Deux jours plus tard, je dîne avec mon fils sur des restes des approvisionnements récents. Il y a aussi un reste du Champagne Krug Private Cuvée KRUG LIGHT années 40. Ouvert il y a quatre jours, je n’en attends pas grand-chose. Quelle n’est pas ma surprise de constater que la couleur du champagne est très claire et que le vin ne porte aucune trace de l’aération de quatre jours, au contraire. Il est vif, plein, avec un joli fruit et une grande énergie. Le vin est un monde qui réserve toujours des surprises.

Il y a aussi le Château d’Yquem 1954 qui a été ouvert il y a deux jours. Il est épanoui et pimpant comme le premier jour. Nous allons faire une découverte. Avec un kouign-amann l’Yquem est transcendant. Je n’avais essayé cet accord, du fait de la présence d’un sucre intense.
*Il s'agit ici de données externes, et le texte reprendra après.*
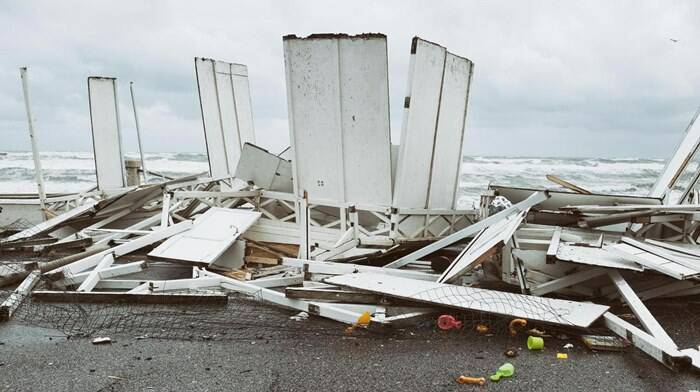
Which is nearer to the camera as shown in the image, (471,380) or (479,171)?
(471,380)

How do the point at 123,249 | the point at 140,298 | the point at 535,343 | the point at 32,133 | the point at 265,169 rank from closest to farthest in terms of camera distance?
the point at 535,343, the point at 140,298, the point at 123,249, the point at 265,169, the point at 32,133

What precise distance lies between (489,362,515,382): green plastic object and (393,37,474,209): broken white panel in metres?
3.81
Or l’accord est d’une pureté intégrale et le vin est grandiose, large et opulent.

J’ai ouvert un Champagne Dom Pérignon 2002 qui a une bulle extrêmement active et a du mal à se situer à côté des deux autres vins. Il sera bu surtout le lendemain. Il a pris de l’ampleur, mais sa bulle trop forte me dérange un peu. Il est vrai que je bois surtout des champagnes anciens, mais je pense que ce 2002 doit attendre encore dix ans avant de devenir un très grand champagne.